Brenda, PE teacher and grad student & Donovan, network specialist
Sum-up of the wedding vibe: Respectful and happy mix of traditional and modern cultures.
Planned budget: $7,000
Actual budget: $9,800
Number of guests: 120
Where we allocated the most funds:
We spent most of our funds at the venue—buying hotel rooms for the wedding party, the officiant, photographer, and ourselves. We also spent a good chunk of change on the catering and cake. We wanted to make sure that everyone was comfortable and provided for.
Where we allocated the least funds:
Decorating. The most expensive decoration we had to purchase was the garlands, roughly $125 a piece. The rose petals were bought at the grocery stores for $12.99 and spread all around.

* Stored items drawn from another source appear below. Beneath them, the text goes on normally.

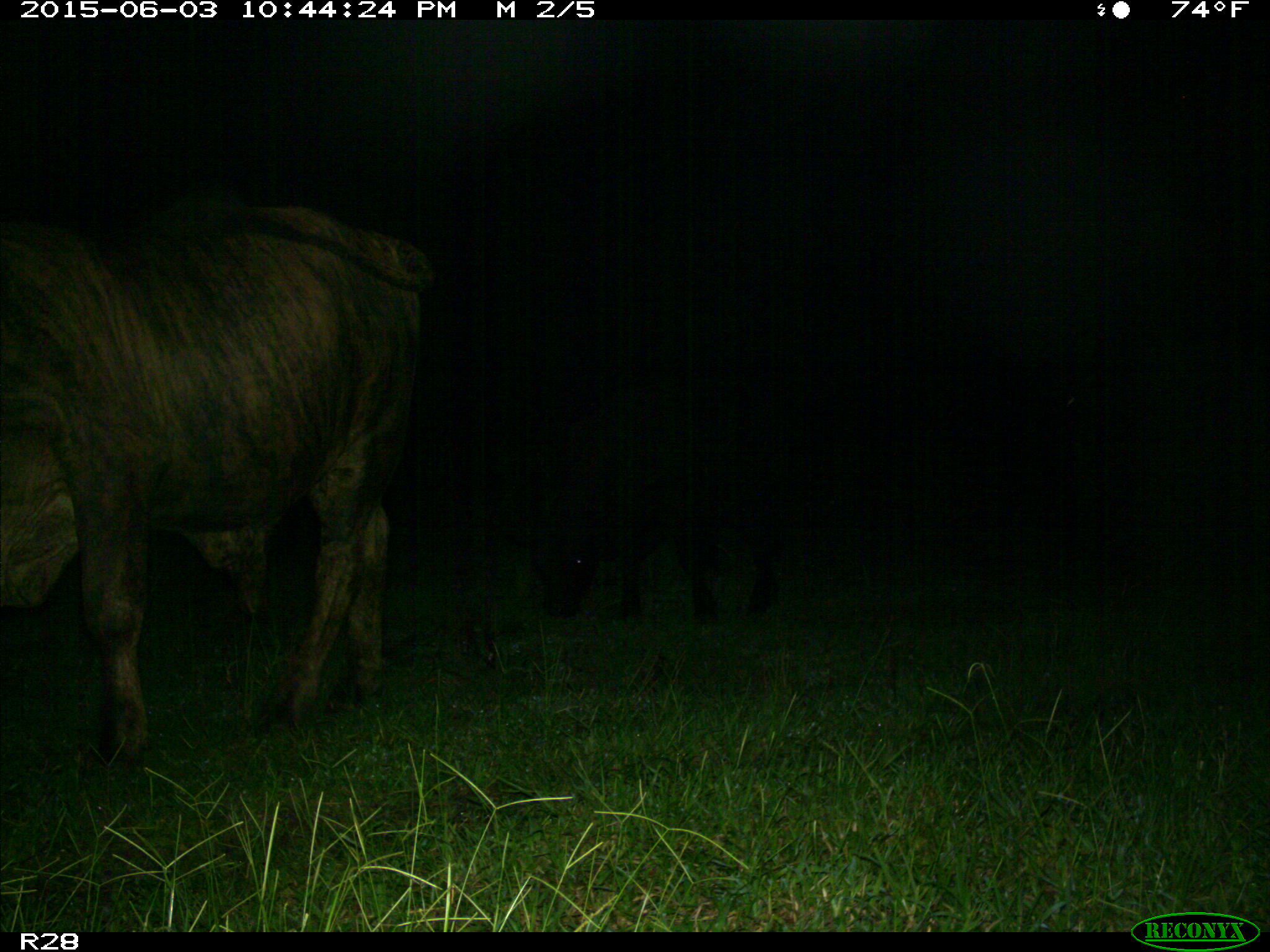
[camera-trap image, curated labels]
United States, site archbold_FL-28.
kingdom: Animalia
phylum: Chordata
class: Mammalia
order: Artiodactyla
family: Bovidae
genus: Bos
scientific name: Bos taurus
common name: domestic cow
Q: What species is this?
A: Bos taurus (domestic cow).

Otherwise, the Pendleton blankets and chairs were items we already had. The rest, like the tulle and the long pieces of fabric, came from Goodwill at the price of $10 total. The ceremonial items for the altar were also items we already owned. Mother Nature took care of the rest!
My dress was incredibly inexpensive as I spent less than $200 to buy and make alterations. My moccasins were a gift and the jewelry were family heirlooms that I wore in honor of my grandmother.
What was totally worth it:
The makeup artist! I could not believe the amazing job he did with everyone! We do not wear makeup on a regular basis so it was a relief to see that he knew how to make us look great for such an amazing day.
A few things that helped us along the way:
A wedding coordinator was definitely needed as my family had never gone through a wedding of this fashion before. We were mixing traditional Navajo elements with a contemporary wedding, and we needed someone to guide us through the logistics of how it should look. She took care of things like helping us choose a cake, a makeup artist, and a florist and negotiating with the venue to ensure our needs were met. In a traditional Navajo wedding, there is no talk of any of that, as most weddings are performed at the homestead with everyone pitching in. In this case, we needed guidance, and she did a great job!
Our hardworking and caring family was instrumental in getting our wedding set up. The venue would only make sure it was clean and free of weeds. The rest was up to us. My family then took it upon themselves the day before the wedding to show up and set up late into the night to make sure we didn’t worry about it on the wedding day itself. They also provided the appetizers during our social hour and picked up our wedding cake in Flagstaff, Arizona, which was fifty minutes south of Cameron. We also had a trusted family member with lots of knowledge of Navajo tradition officiate the wedding. Then there were all the little details like the game we played, and someone to coordinate the packing and unpacking of everything we brought to the venue—chairs, decorations, tables, etc. The wedding would not have gone as smoothly without their help. Anything is possible with family!
My best practical advice for my planning self:
Invite more people than what you have planned for. I wish I had sent out more invitations than I originally did. I invited exactly sixty people in my circle of family and friends and thought they would all come, and they didn’t, which meant there were some empty seats I could have filled with others. Lesson learned: invite more people than you planned for; it’ll work out in the end. Also, ENJOY IT! I was so consumed with making sure others were having a good time that I forgot that I was supposed to have a good time too. In hindsight, the wedding was beautiful, but I didn’t realize it till the end.
Favorite thing about the wedding:
The wedding vows. We wrote our own and I felt that meant more to me than anything. We looked each other in the eyes and nothing mattered. To hear my husband tell me how he felt was an incredible feeling! Also, right before we cut our wedding cake my nephew-in-law and my son sang a traditional Navajo blessingway song. As the song progressed, my family and friends joined in and it was soon a chorus of young and old singing to bless our marriage in a good way. I was overwhelmed with love and happiness that I started to cry. It was then I felt so proud to have the culture that I do and to share it with my husband from that day forth.
Some people asked us why we didn’t have a true Navajo wedding, and the truth was I had already been married in that way. In Navajo tradition, you cannot marry twice out of the Navajo wedding basket so we had to get creative. I love my heritage but also respect the laws of it, and I wanted to marry in a way that was respectful but also reflected both our faith and culture. The wedding could be described as a mix of both Navajo tradition and Native American Church (NAC) practices in a contemporary format. With permission from my mother and aunts, we took what we could from our culture such as the washing of the hands and the exchanging of the dowry and incorporated prayer and blessings done with NAC paraphernalia (hawk feathers and burning of cedar) and then added the contemporary elements like my dad walking me down the aisle and the exchanging of the rings. The result was a wedding that had such deep meaning for both of us.